• _TASK PROMPT_
Take the lines of the data below from the very first through the line containing "Golfers begin the" and output them exactly, pictures excluded.

***

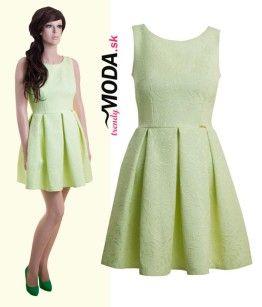 a71d005ac Trendové dámske krátke šaty v atraktívnom odtieni zelenej pastelovej  farby-trendymoda.sk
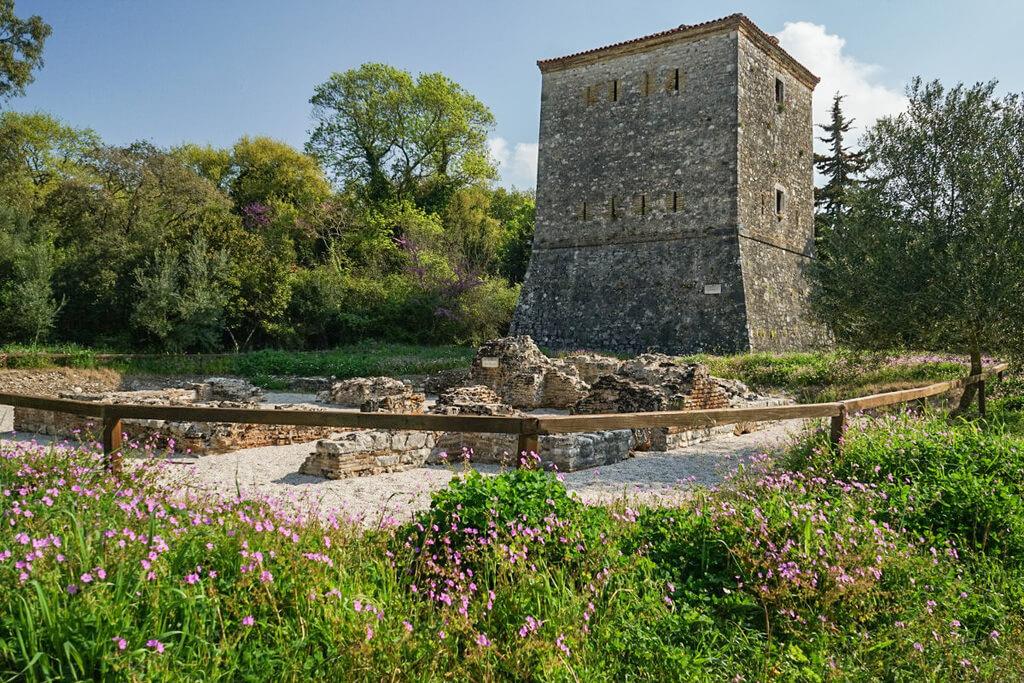 Steinturm, Ruinenstadt Butrint Albanien Reisen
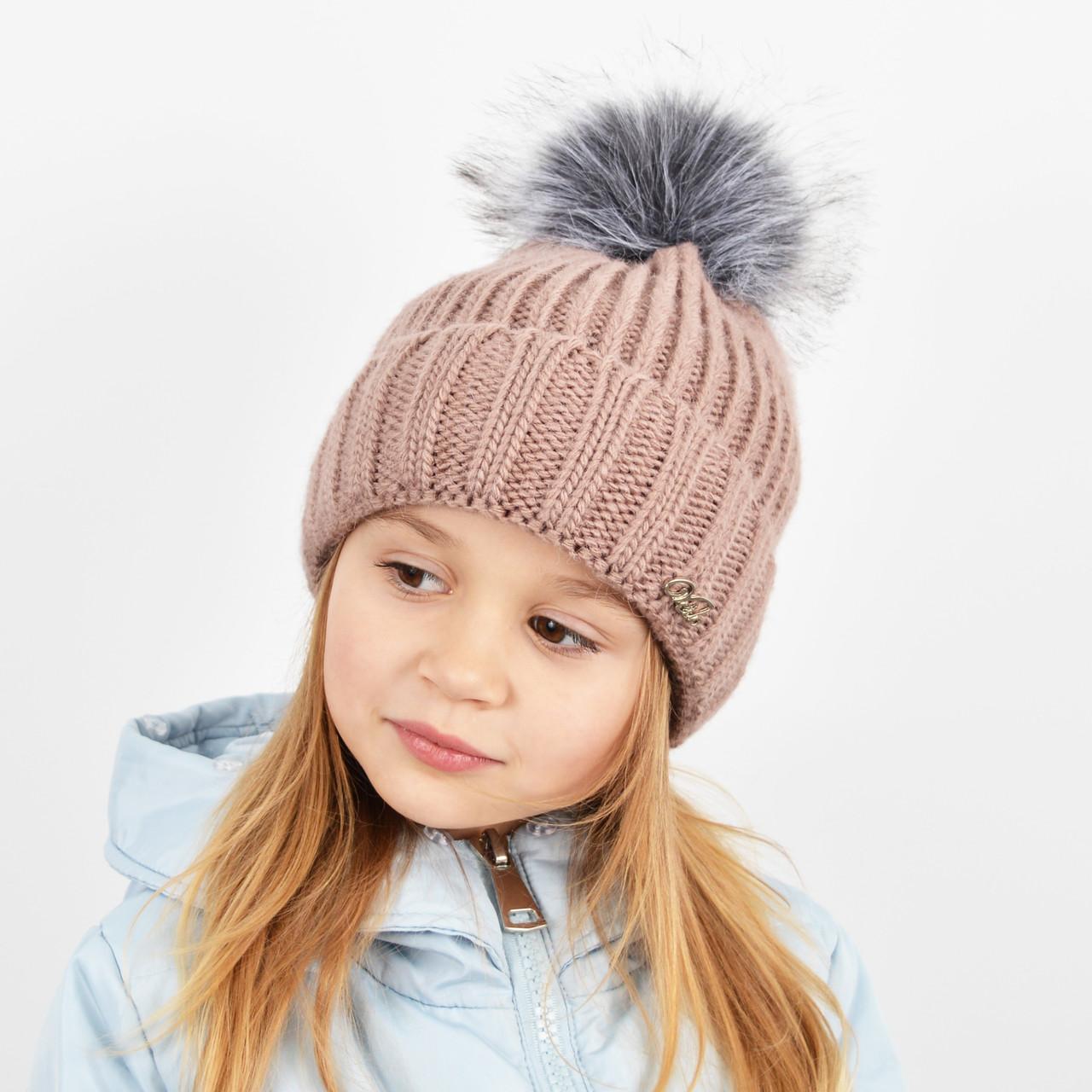 """Детская вязаная шапка с бубоном. """"Дорис"""" 3359 пудра"""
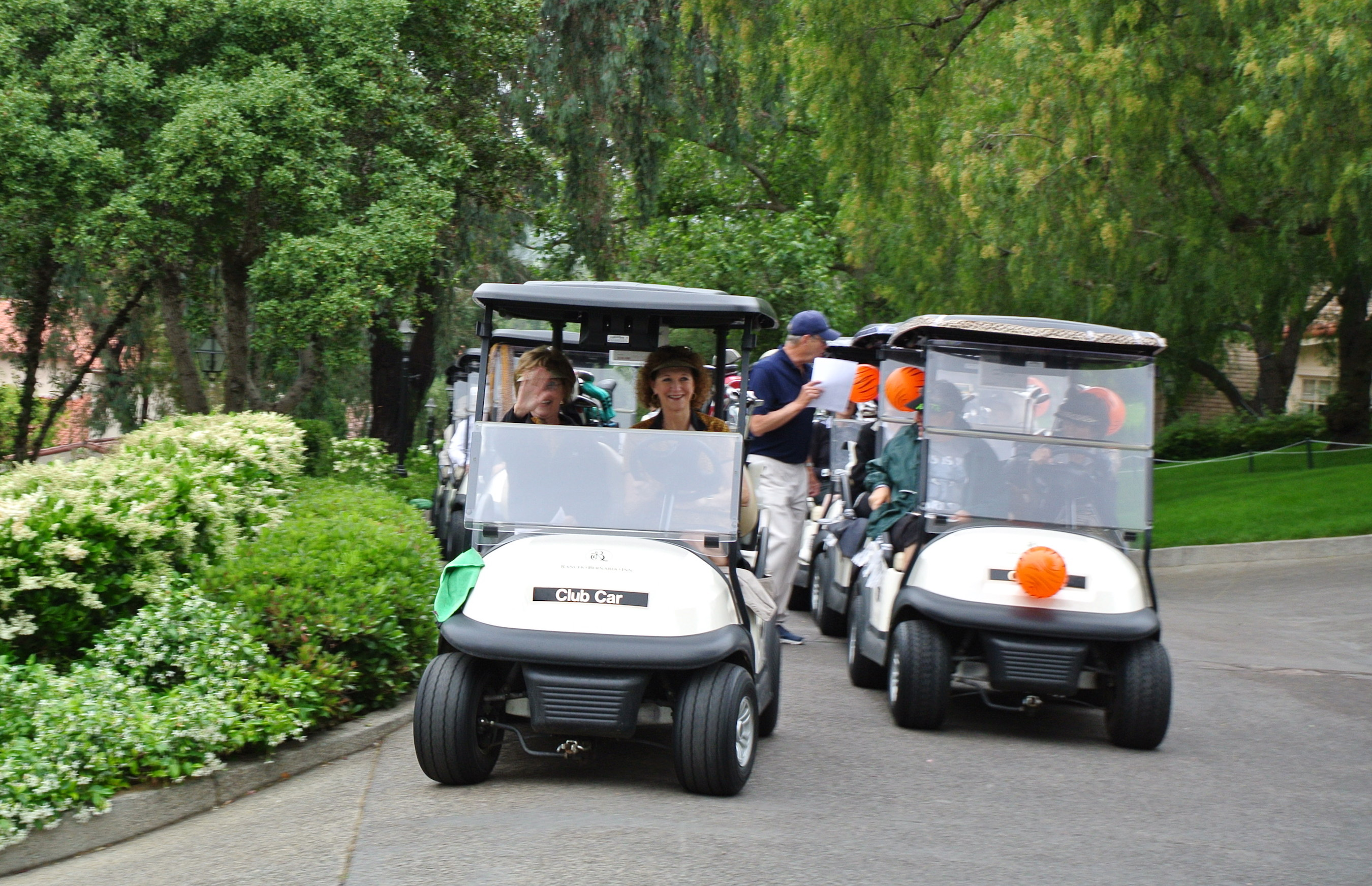 Golfers begin the caravan to their starting tee assignments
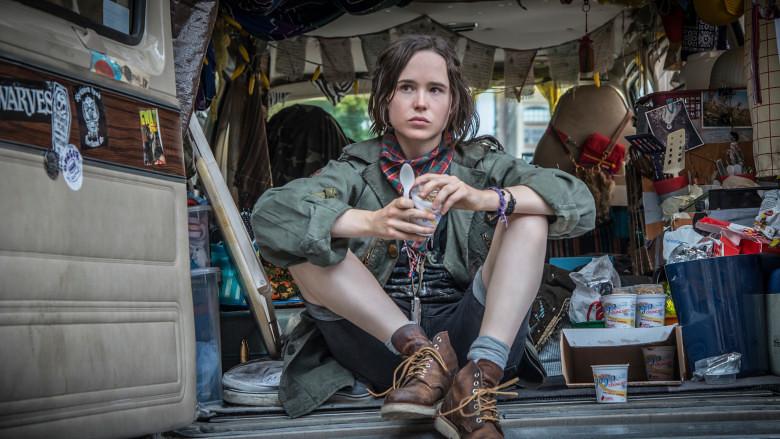 Ellen PAge interpreta Lu que está sentada na parte de trás de um furgão com um monte de tranqueira dentro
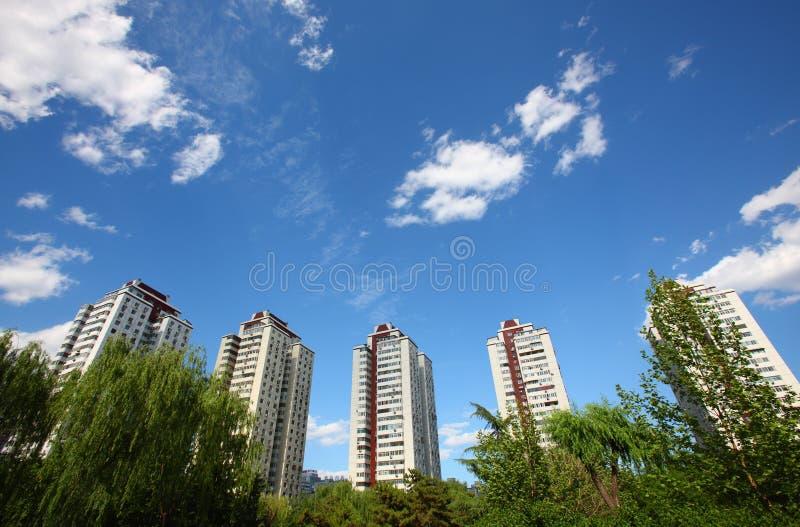Download De stedelijke bouw stock afbeelding. Afbeelding bestaande uit groen - 10776629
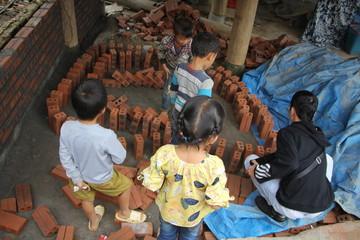 bambini che giocano a domino con dei mattoni a sapa vietnam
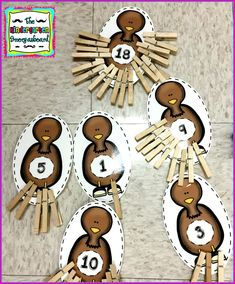 How many feathers on the turkey? This free, hands on Thanksgiving math center is great for counting and fine motor skills! Thanksgiving Games For Kids, Thanksgiving Crafts, Kindergarten Thanksgiving, Free Games For Kids, Motor Skills, Fine Motor, Counting, Feathers, Turkey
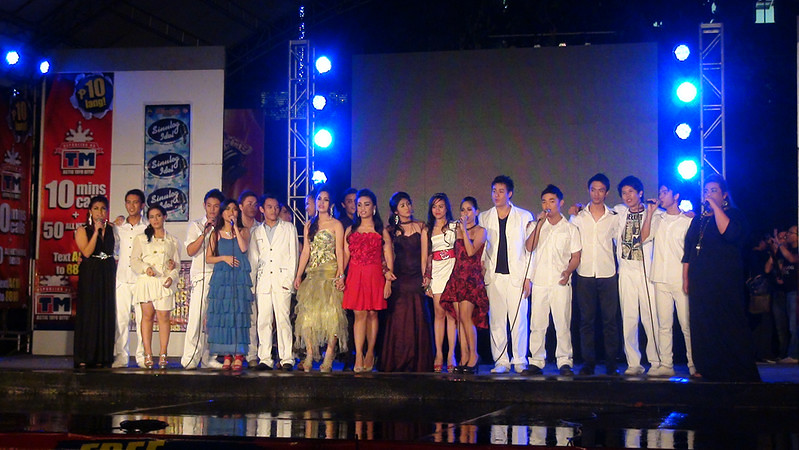 The Sinulog Idols with judges Apple Abarquez and Jay Unchuan. (Sunnex photo)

***

• _RESPONSE FOR THIS EXERCISE_
 a71d005ac Trendové dámske krátke šaty v atraktívnom odtieni zelenej pastelovej  farby-trendymoda.sk
 Steinturm, Ruinenstadt Butrint Albanien Reisen
 """Детская вязаная шапка с бубоном. """"Дорис"""" 3359 пудра"""
 Golfers begin the caravan to their starting tee assignments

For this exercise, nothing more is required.